### Excerpted passage

Discount

Discount is free software released under the terms of a BSD-style license.

If you find it useful, please consider making a contribution to help support onward development.

donate?

download

Discount 2.2.7d, released 22-Aug-2023

description

This is my implementation of John Gruber’s Markdown text to html language. There’s not much here that differentiates it from any of the existing Markdown implementations except that it’s written in C instead of one of the vast flock of scripting languages that are fighting it out for the Perl crown.

Markdown provides a library that gives you formatting functions suitable for marking down entire documents or lines of text, a command-line program that you can use to mark down documents interactively or from a script, and a tiny (3 programs so far) suite of example programs that show how to fully utilize the markdown library.

My markdown also does, by default, various smartypants-style substitutions.

######
### Entries supplied

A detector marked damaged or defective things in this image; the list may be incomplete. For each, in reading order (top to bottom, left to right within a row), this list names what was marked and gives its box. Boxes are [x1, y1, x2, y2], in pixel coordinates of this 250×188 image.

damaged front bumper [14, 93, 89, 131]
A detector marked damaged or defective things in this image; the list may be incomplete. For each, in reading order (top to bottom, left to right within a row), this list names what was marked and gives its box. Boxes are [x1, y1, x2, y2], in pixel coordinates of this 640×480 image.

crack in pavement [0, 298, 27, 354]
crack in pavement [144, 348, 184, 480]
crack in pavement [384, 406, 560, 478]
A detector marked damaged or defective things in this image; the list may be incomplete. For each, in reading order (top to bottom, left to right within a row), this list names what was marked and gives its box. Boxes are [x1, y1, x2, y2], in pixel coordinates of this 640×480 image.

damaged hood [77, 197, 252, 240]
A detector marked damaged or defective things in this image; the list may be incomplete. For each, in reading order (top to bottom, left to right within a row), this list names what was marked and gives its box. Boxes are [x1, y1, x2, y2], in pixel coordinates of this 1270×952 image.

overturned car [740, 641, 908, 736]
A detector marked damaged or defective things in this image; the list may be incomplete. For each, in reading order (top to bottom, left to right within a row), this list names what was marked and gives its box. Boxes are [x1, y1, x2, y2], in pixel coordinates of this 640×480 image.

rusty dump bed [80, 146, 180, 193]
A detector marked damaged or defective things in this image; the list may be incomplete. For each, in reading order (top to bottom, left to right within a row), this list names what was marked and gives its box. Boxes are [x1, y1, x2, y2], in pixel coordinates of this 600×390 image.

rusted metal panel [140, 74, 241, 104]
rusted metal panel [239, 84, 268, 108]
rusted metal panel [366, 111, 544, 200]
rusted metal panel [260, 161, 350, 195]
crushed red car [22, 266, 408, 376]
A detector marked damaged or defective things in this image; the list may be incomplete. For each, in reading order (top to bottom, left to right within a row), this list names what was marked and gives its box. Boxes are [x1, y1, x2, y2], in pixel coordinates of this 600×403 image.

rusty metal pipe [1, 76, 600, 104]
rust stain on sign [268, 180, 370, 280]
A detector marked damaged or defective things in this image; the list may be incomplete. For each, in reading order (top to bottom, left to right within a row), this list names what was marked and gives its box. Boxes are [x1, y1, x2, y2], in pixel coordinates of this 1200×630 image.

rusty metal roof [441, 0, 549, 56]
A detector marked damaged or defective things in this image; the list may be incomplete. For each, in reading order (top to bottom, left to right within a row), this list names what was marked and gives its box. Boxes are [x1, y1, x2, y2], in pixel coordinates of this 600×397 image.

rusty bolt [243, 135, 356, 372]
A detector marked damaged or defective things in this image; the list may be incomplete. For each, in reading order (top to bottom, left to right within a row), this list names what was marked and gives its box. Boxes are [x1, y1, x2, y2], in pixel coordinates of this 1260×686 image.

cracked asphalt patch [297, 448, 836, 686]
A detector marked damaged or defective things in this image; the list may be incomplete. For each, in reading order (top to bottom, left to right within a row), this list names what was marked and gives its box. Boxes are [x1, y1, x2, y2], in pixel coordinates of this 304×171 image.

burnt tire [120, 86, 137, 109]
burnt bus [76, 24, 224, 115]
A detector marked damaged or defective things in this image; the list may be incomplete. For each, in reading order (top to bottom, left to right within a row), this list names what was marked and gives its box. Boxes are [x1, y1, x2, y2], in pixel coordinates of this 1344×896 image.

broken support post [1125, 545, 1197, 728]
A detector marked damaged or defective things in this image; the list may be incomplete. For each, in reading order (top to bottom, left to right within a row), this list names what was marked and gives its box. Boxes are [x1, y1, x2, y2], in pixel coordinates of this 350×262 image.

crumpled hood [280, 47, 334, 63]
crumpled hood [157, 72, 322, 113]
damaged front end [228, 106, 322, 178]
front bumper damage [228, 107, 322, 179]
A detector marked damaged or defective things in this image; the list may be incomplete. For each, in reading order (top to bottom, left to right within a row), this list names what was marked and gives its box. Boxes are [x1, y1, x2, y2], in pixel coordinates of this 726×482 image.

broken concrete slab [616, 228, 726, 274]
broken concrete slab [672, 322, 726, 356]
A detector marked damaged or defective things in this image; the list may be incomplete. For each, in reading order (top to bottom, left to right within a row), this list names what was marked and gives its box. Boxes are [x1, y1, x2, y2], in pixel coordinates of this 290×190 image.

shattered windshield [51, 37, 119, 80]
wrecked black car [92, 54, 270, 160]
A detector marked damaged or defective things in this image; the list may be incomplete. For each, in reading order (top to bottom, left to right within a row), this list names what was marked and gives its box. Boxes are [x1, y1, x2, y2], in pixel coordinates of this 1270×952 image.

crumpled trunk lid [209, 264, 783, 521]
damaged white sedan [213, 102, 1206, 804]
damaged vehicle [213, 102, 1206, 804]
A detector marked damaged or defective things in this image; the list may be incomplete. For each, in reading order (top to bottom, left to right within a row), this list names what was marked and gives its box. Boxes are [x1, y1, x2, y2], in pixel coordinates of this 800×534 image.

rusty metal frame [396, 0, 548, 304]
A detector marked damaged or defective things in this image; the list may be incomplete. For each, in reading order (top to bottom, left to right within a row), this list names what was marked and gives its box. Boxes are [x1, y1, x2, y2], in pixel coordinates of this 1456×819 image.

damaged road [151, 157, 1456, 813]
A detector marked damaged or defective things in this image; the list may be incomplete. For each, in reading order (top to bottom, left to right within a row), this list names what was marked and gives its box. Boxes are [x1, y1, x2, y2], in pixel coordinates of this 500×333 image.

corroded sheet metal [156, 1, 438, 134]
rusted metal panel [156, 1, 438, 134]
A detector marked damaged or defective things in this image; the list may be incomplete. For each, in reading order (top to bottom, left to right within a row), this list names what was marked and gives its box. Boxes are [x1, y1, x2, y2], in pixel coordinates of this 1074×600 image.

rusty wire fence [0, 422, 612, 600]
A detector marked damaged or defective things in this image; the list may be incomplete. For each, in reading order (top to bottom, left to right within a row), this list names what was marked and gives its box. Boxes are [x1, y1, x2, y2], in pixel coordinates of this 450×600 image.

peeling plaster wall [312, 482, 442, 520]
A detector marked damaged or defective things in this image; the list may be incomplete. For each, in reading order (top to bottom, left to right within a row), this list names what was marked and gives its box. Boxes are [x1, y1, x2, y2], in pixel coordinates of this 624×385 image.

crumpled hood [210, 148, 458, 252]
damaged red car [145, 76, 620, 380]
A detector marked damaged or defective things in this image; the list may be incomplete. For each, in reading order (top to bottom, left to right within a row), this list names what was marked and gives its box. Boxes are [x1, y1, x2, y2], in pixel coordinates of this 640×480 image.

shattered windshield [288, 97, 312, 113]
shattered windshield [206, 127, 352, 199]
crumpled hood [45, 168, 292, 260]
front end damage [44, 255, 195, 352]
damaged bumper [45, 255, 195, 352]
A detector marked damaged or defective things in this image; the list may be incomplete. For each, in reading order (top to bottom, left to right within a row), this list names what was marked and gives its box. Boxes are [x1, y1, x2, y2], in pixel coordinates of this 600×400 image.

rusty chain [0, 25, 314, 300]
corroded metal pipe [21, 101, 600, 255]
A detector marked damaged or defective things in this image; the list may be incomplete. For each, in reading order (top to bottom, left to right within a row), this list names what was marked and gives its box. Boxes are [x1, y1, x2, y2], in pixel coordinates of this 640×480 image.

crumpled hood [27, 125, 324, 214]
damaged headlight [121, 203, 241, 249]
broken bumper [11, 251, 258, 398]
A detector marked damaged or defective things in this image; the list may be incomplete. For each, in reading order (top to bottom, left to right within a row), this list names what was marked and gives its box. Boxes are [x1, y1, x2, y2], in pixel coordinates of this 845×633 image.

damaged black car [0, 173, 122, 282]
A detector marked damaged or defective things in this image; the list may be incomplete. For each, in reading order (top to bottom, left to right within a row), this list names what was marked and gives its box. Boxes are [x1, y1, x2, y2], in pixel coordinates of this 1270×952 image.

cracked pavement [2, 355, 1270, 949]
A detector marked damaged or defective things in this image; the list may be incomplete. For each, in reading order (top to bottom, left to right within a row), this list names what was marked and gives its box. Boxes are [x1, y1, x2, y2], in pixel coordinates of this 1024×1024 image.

######

Description of the task:
Repeat the part of the Discount page starting with "Discount 2.2.7d, released" and going on through "various smartypants-style substitutions.", word for word.

Output for this task:
Discount 2.2.7d, released 22-Aug-2023

description

This is my implementation of John Gruber’s Markdown text to html language. There’s not much here that differentiates it from any of the existing Markdown implementations except that it’s written in C instead of one of the vast flock of scripting languages that are fighting it out for the Perl crown.

Markdown provides a library that gives you formatting functions suitable for marking down entire documents or lines of text, a command-line program that you can use to mark down documents interactively or from a script, and a tiny (3 programs so far) suite of example programs that show how to fully utilize the markdown library.

My markdown also does, by default, various smartypants-style substitutions.